Saturday, February 4, 2012

Bring on the e-readers


There’s been a lot of hype lately about how ebooks are being used in schools and libraries for children and adults. Ebooks are popular, and some children as well as adults say they prefer reading ebooks to reading print. Librarians, always eager for anything that increases the love of reading, would like to increase their collections. But what can we do for children who don’t have e-readers? Even though these devices have become more and more popular, they are by no means universal. Some libraries manage with a Bring Your Own Device (BYOD) but that penalizes parents who cannot or prefer not to buy e-readers, and the policy opens the possibility of teasing and competition among the children.

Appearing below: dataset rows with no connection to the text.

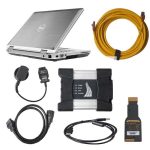 V2026.03 ICOM NEXT A + B + C For B-MW Plus DELL E6420 Laptop Preinstalled Ready to Use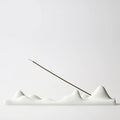Buddha Stones Mountain Cloud Meditation Balance Incense Holder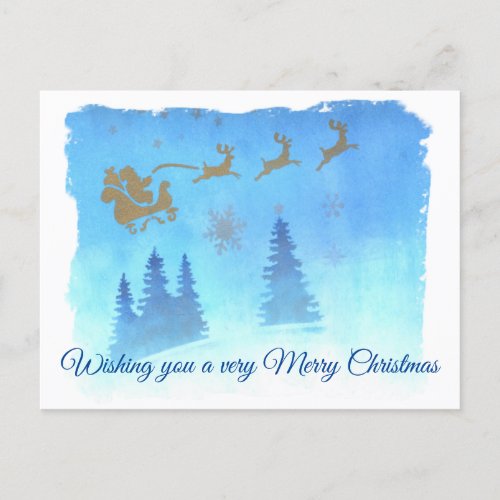 Wishing you a very Merry Christmas _ card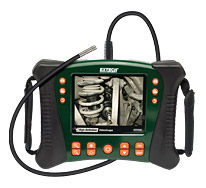Extech HDV620 - HD videoscope with 5.8mm semi-rigid probe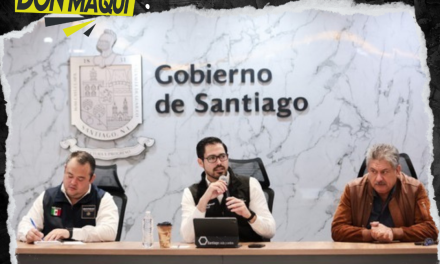 DAVID DE LA PEÑA SOLICITA A GUARDIA NACIONAL CUSTODIA TOTAL DE LA CARRETERA NACIONAL EN SANTIAGO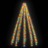 Cordão de Luzes árvore de Natal 300 Luzes LED 300 cm Colorido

The preferred solution for most libraries is to buy devices and make them available to children either in the library or to borrow. A report in School Library Journal gives a round-up of the possibilities and problems in buying Kindles, iPads, and other reading devices in children’s libraries. Even setting aside the expense, which can sometimes be covered by donations or grant money, there are complications. The companies that produce e-readers have aimed their devices at consumers not libraries. Books are designed to be used on only one device at a time. Vendors are not always prepared to handle agreements for purchasing multiple copies of ebooks. For classroom use, the devices have to be synched so each child is looking at the same book and this is a problem.

There are far more questions than answers to the many problems in providing ebook collections and e-readers in children’s libraries, but patrons want them and librarians are going to have to work with publishers and vendors to figure out ways of providing access. Libraries and schools are large purchasers of books and should have some leverage in getting publishers to move more quickly to move to digital books. The purchase of the devices, administration of collections, availability of titles wanted, integration of catalogs, and the high costs involved are barriers. This is the kind of problem that professional associations are designed to work out. It’s time for librarians, individually and in groups, to pressure publishers and others in the business to confront these issues and provide answers. The children can’t do it by themselves, so this is a time to step up our advocacy and speak out for the young people in our schools and libraries.